After the Melanoma, by Natalia Ortegon Trevino

They take small patches of skin
like cornflakes from your forehead.
They leave scalpeled wounds to drain out the sun.

A folded card is mailed to us one week later.
Early cancer treated, stamped inside askew.
Next appointment: six months.

The Texas sun might have burned you this way.
But some say it is your first forty eight years
in Australia, where the ozone is thin.

Woven sarapes cover the heads of women
in Mexico. They walk with hands open,
their babies bundled in torn spirals across their chests.
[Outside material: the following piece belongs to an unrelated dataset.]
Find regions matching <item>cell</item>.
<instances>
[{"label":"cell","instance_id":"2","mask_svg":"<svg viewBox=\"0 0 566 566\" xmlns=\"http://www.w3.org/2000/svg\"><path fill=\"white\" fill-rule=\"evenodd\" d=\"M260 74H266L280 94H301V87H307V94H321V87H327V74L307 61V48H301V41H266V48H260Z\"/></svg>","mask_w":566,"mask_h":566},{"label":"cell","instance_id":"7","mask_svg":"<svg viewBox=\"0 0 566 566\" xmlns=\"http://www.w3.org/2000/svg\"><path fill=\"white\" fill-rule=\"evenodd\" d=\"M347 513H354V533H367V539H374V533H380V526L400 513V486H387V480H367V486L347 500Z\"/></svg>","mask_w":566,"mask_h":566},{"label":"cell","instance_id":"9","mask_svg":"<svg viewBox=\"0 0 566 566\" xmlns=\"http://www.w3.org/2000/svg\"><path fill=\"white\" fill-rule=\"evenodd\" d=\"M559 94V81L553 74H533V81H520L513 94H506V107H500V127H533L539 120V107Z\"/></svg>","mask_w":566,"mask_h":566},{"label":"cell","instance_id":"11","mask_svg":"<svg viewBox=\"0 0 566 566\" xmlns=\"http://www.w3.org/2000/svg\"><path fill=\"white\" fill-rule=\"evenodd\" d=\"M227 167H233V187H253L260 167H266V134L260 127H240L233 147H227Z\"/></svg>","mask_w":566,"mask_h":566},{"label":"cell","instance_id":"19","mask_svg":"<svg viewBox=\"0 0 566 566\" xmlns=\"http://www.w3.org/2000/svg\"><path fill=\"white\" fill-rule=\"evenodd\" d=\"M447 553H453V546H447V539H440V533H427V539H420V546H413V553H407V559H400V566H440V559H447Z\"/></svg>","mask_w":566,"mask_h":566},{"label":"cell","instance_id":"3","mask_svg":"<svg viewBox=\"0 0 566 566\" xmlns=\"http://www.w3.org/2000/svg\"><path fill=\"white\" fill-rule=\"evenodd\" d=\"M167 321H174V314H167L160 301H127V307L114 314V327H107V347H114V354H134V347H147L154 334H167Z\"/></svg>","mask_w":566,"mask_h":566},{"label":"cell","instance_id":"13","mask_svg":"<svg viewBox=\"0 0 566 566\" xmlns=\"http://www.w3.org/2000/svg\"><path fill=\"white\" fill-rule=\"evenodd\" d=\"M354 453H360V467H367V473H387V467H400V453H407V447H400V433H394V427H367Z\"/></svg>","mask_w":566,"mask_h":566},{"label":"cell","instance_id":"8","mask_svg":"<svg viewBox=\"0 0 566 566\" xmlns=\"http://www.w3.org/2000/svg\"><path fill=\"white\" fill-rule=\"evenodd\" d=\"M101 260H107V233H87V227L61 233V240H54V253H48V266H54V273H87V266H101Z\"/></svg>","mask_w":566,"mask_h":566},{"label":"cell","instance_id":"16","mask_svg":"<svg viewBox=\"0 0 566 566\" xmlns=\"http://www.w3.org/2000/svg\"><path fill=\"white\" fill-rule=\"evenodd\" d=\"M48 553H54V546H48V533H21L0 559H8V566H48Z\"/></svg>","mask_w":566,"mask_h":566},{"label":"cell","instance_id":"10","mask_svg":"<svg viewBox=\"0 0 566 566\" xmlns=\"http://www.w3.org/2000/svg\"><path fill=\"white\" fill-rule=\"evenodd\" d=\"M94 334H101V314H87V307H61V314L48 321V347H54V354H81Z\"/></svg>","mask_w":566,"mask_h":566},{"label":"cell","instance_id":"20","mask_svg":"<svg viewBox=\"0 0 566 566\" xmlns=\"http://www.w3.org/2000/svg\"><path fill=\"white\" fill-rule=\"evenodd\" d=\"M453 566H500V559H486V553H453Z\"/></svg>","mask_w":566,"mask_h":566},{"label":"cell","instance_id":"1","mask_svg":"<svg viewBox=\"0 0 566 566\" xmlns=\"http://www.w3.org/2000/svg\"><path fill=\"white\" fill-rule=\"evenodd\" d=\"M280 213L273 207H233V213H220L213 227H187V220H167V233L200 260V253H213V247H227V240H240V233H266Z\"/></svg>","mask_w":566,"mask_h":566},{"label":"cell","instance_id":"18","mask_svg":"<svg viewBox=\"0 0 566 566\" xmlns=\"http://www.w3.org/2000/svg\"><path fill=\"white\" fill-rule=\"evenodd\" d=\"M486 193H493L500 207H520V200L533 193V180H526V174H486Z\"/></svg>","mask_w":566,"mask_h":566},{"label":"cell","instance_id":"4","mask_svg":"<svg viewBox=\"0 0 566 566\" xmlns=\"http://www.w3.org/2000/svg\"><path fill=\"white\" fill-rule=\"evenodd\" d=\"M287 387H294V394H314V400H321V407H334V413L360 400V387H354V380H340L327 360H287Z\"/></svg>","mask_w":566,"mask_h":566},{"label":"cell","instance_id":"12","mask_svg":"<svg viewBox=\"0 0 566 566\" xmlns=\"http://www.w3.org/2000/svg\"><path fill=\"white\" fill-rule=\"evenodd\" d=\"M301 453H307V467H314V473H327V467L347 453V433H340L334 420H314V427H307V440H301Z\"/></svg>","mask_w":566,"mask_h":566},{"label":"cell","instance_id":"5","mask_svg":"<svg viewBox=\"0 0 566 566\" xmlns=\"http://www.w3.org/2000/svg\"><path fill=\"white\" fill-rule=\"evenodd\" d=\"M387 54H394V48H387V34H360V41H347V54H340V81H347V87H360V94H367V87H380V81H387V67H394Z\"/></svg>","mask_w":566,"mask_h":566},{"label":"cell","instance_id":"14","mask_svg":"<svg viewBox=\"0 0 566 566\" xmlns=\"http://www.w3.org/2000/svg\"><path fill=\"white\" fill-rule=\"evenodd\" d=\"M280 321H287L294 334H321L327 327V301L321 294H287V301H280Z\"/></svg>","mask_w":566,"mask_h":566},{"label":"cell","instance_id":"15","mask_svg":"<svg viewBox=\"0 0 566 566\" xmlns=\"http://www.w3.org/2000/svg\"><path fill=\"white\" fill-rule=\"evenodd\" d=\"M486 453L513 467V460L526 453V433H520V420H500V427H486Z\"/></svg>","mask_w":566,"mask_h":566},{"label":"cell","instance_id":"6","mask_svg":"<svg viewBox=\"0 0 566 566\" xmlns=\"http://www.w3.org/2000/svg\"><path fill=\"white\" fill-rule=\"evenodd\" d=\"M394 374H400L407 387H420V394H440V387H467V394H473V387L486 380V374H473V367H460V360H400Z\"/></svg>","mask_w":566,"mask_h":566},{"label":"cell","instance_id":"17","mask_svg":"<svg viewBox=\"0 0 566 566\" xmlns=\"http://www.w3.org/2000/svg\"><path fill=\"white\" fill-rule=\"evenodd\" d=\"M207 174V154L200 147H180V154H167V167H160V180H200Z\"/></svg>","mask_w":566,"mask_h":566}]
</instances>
Daughters‚ heads covered like small, Catholic idols,
wrapped in woolen layers, yellow, pink, faded orange,
browning through the fabric, a folded note of warning.

***

Born in Mexico City, and the mother of one, Natalia Ortegon Trevino was raised in San Antonio, Texas and is an Associate Professor of English at Northwest Vista College as well as a member of the Macondo Foundation.  She is a graduate of UTSA’s graduate English program and The University of Nebraska’s MFA in Creative Writing Program. Natalia is the recipient of an Alfredo Moral de Cisneros Award, the Wendy Barker Creative Writing Award, and the 2008 Dorothy Sargent Rosenberg Poetry Prize. Her essays, poems, and fiction appear in a variety of print and online journals. An excerpt from her novel, La Cruzada appears in the Winter 2011-12 Platte Valley Review, and most recently, her essay  “Crown Our Good” appeared in the anthology, Complex Allegiances from Wising Up Press. Her first book of poems, Eight Marry Wives, is forthcoming from Pecan Grove Press.